- [Quelldaten]:
>>>>>

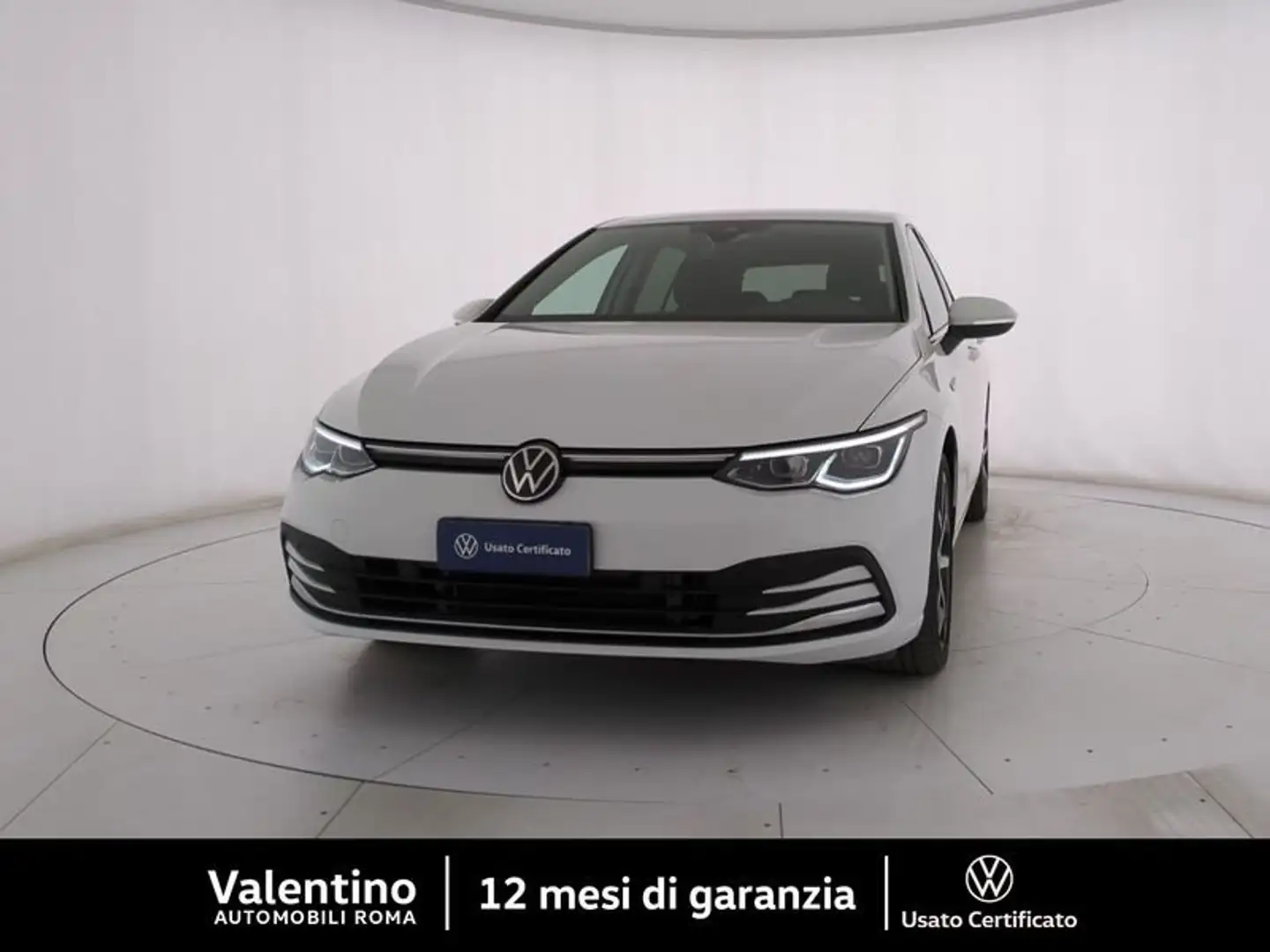 Volkswagen Golf 1.5 TGI DSG Style Blanc - 1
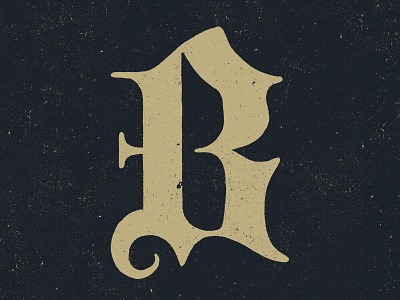 'B' Monogram - concept b concept gothic hand lettering illustration letter logo monogram typography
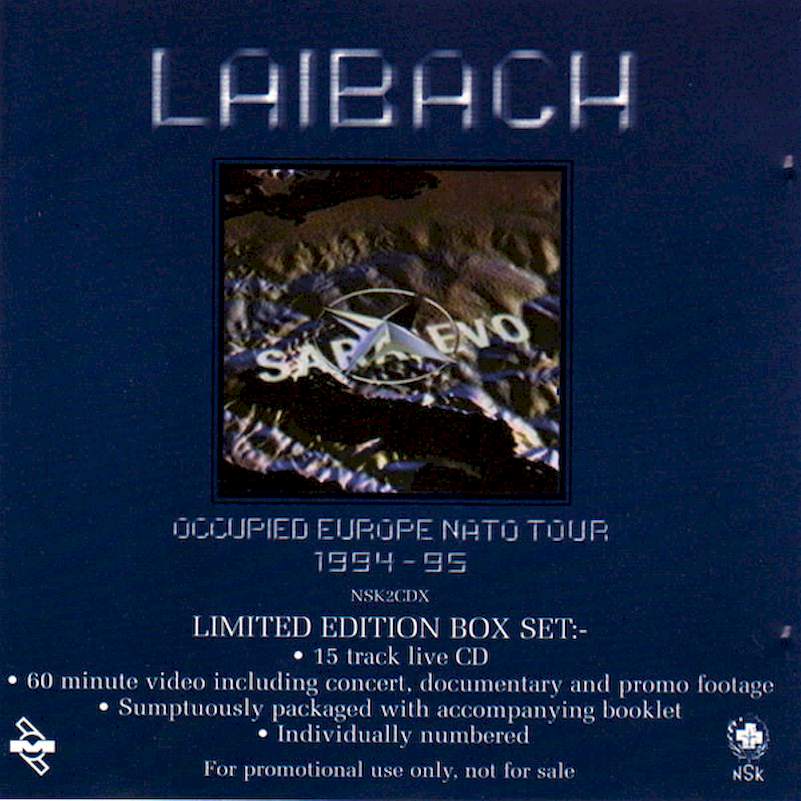Laibach - Occupied Europe NATO Tour 1994-95 - CD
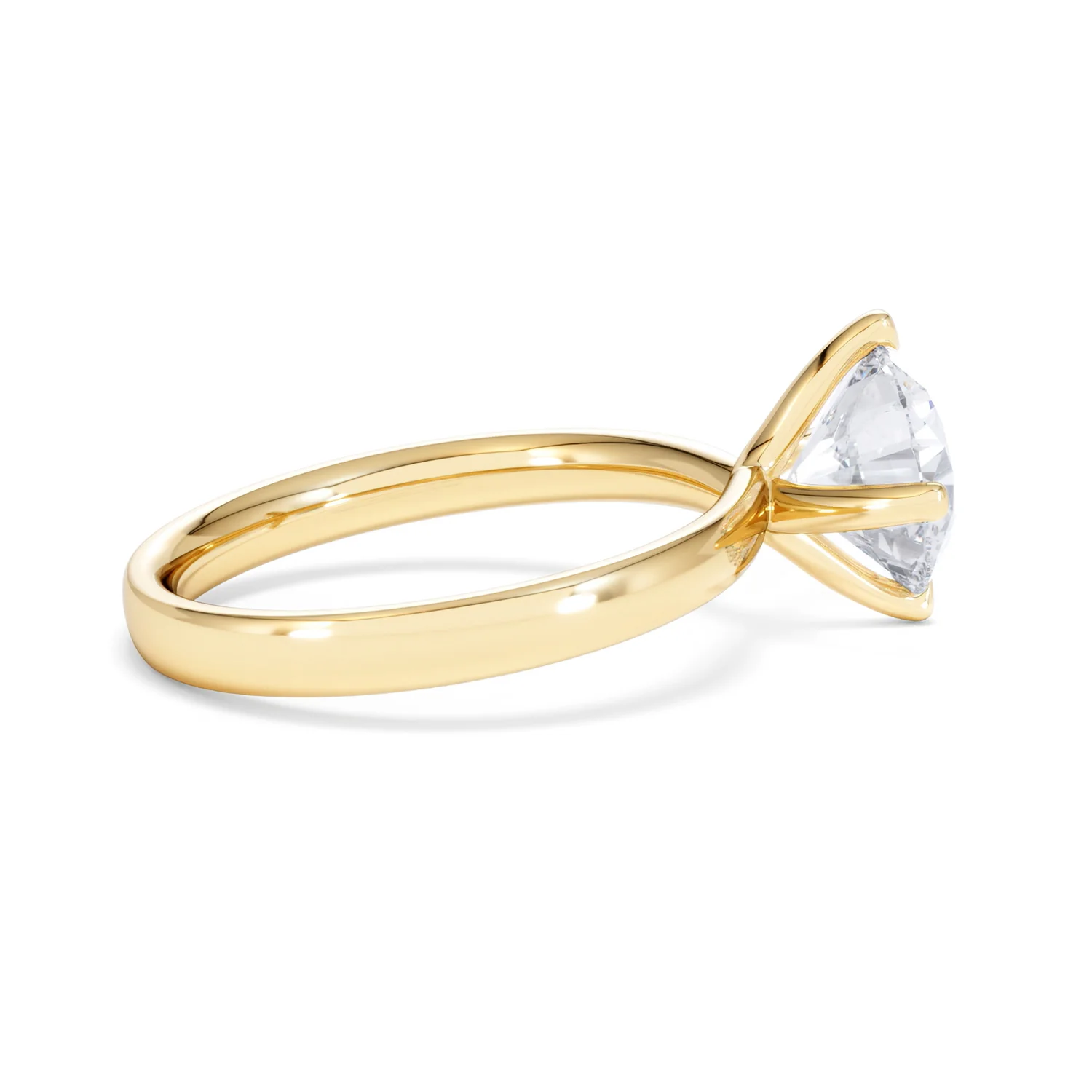Origin Twist 2.00ct Round Cut Lab Diamond Solitaire Engagement Ring in 18K Yellow Gold - Image 29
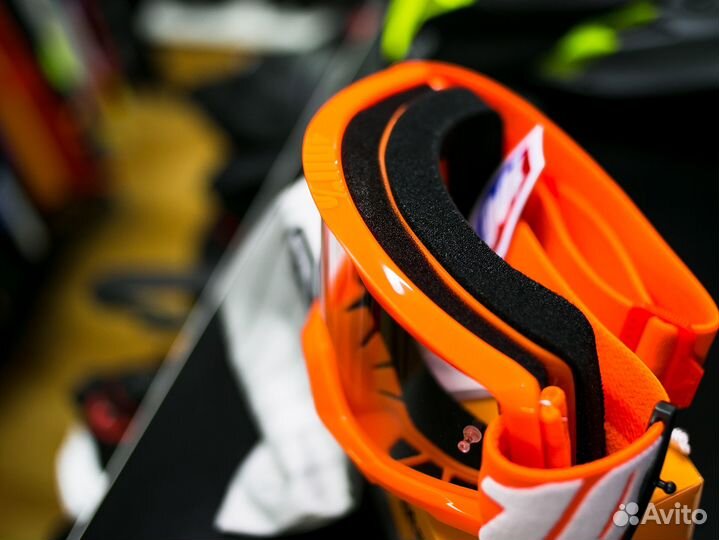 Очки 100% Strata 2 Goggle Orange- Clear Lens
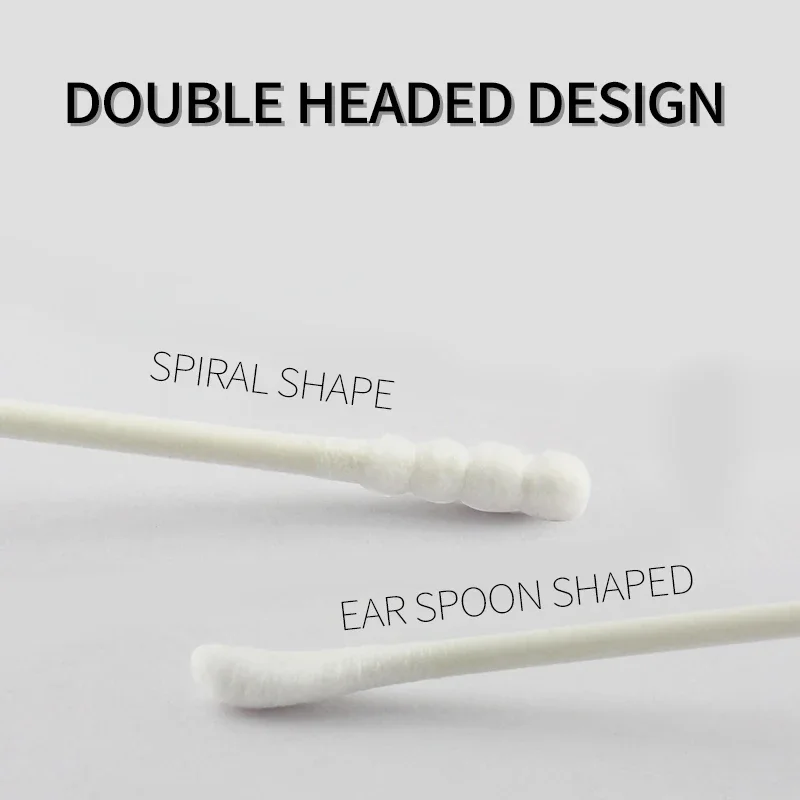 200PCS Newborn Baby Ear Cleaning Cotton Swabs - Double-Ended Disposable Cotton Buds for Infants & Children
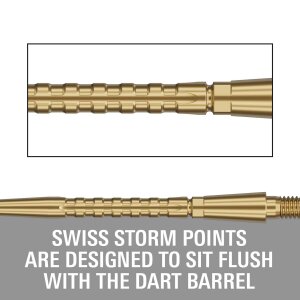 Target SWISS STORM SURGE POINT GOLD 35mm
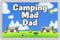 Dad Camping Fridge Magnet – Camping Mad Dad – Cute Fun Family Holiday Novelty Birthday Gift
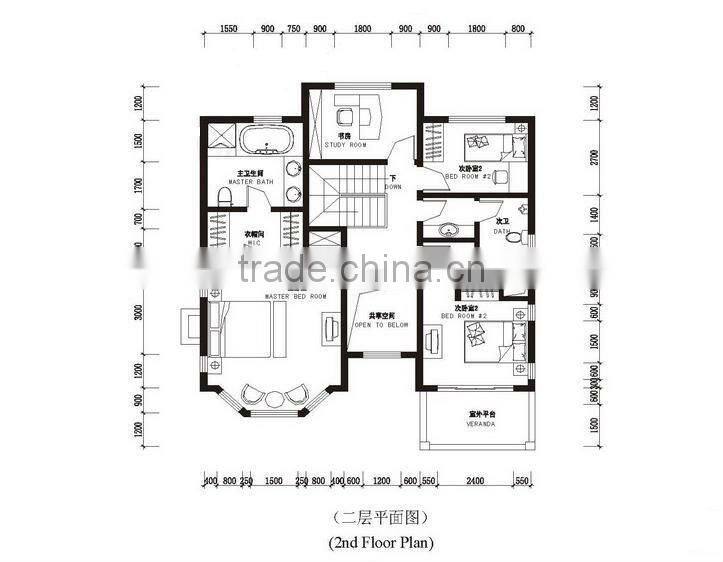 modern design light steel structure villas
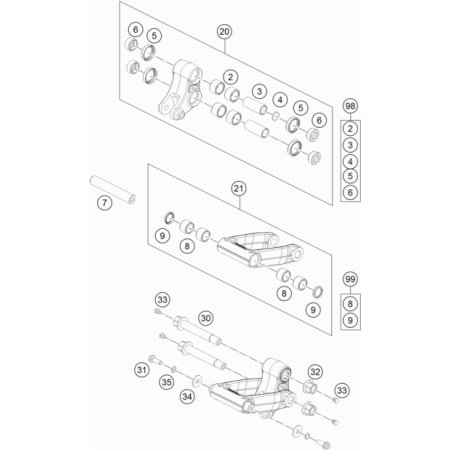 Biellettes de suspension HUSQVARNA 701 SM 2021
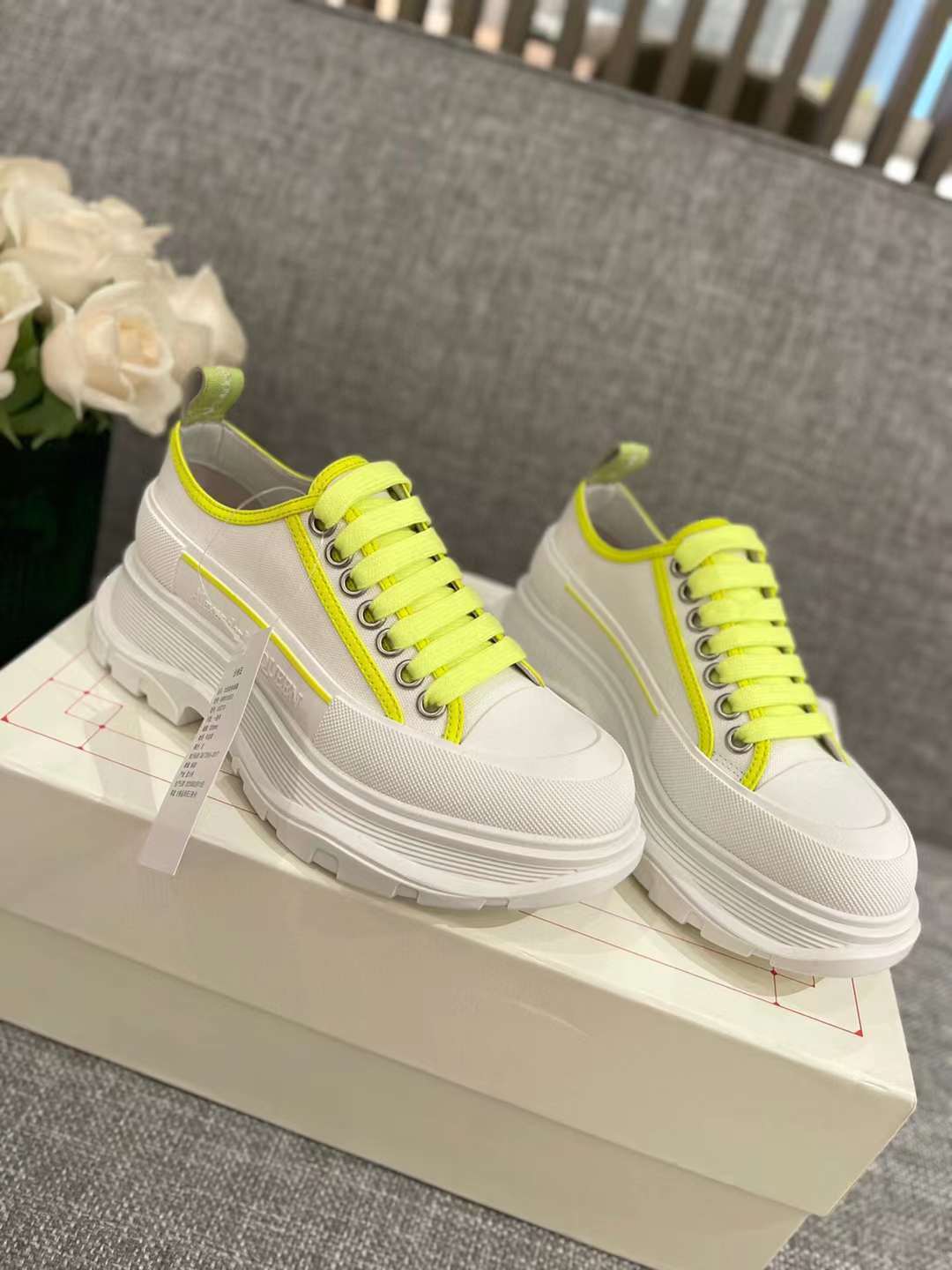 Alexander McQueen Tread Slick Low "Neon Green"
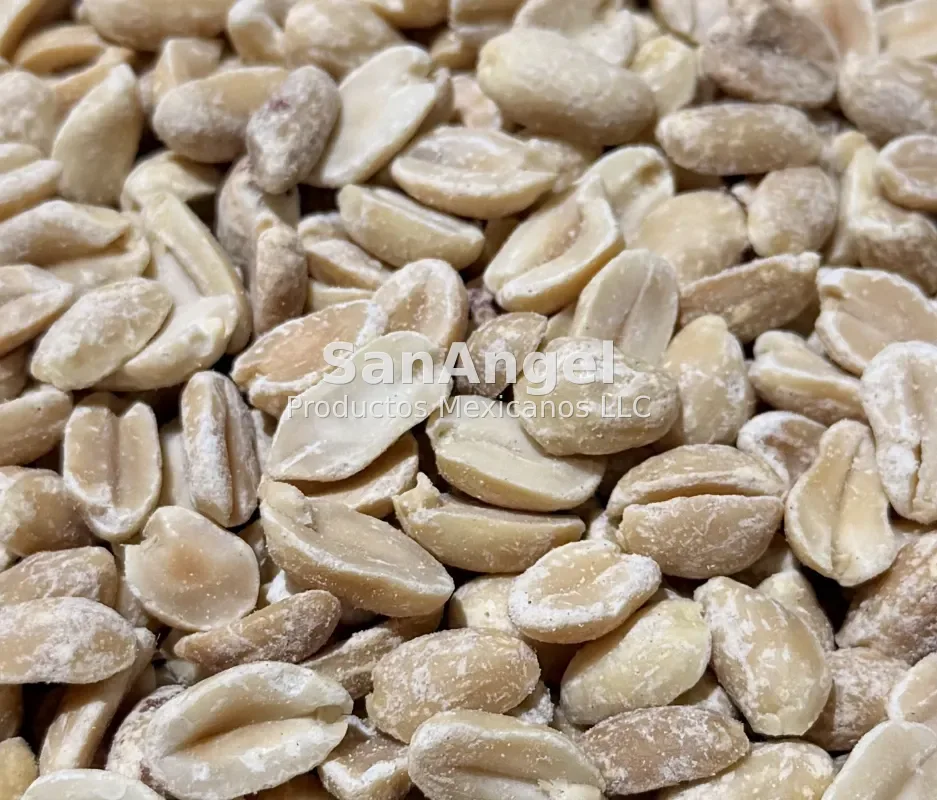Cacahuate Mitades Tostado Natural Pelado - Caja 20 lbs (10pack/2 Lbs)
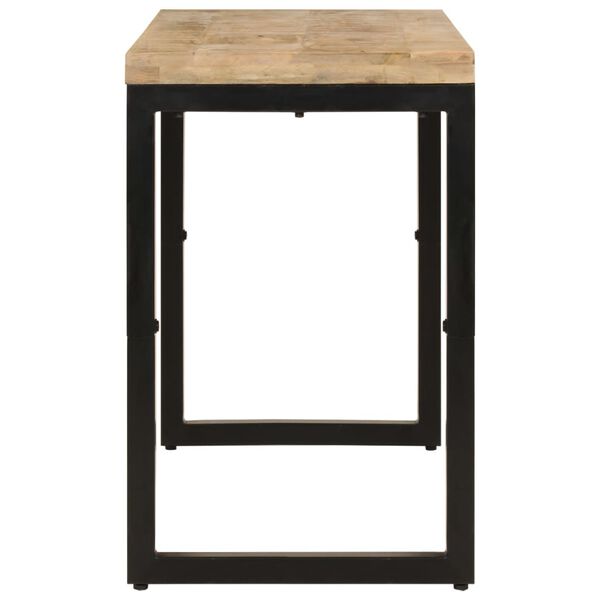 vidaXL Tavolo da Pranzo 110x50x76 cm in Legno Massello di Mango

<<<<<

- [Ihre Aufgabe]: Aktualisieren Sie die Zeilen der Quelldaten, indem Sie „Fridge Magnet“ durch „Refrigerator Magnet“ ersetzen und alles Übrige unverändert lassen: Beginnen Sie bei der ersten Zeile, und hören Sie nach der Zeile mit „modern design light steel structure villas“ auf. Geben Sie nur diese Zeilen wieder, und lassen Sie dabei die Bilder weg.

- [Ihre Lösung]:
 Volkswagen Golf 1.5 TGI DSG Style Blanc - 1
 'B' Monogram - concept b concept gothic hand lettering illustration letter logo monogram typography
Laibach - Occupied Europe NATO Tour 1994-95 - CD
Origin Twist 2.00ct Round Cut Lab Diamond Solitaire Engagement Ring in 18K Yellow Gold - Image 29
 Очки 100% Strata 2 Goggle Orange- Clear Lens
 200PCS Newborn Baby Ear Cleaning Cotton Swabs - Double-Ended Disposable Cotton Buds for Infants & Children
 Target SWISS STORM SURGE POINT GOLD 35mm
 Dad Camping Refrigerator Magnet – Camping Mad Dad – Cute Fun Family Holiday Novelty Birthday Gift
 modern design light steel structure villas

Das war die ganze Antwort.